_Requirement:_ Drop the pictures and restate the rest of the listing word for word.

[Given information — start]

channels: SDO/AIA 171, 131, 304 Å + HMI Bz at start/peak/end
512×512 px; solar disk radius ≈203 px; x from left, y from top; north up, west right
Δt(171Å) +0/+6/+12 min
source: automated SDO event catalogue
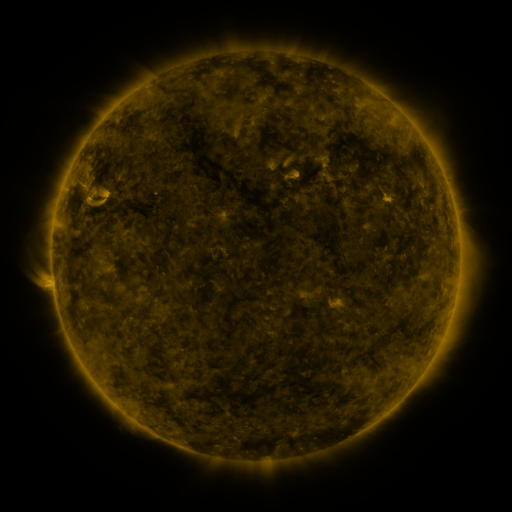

[Given information — finish]

_Expected output:_
channels: SDO/AIA 171, 131, 304 Å + HMI Bz at start/peak/end
512×512 px; solar disk radius ≈203 px; x from left, y from top; north up, west right
Δt(171Å) +0/+6/+12 min
source: automated SDO event catalogue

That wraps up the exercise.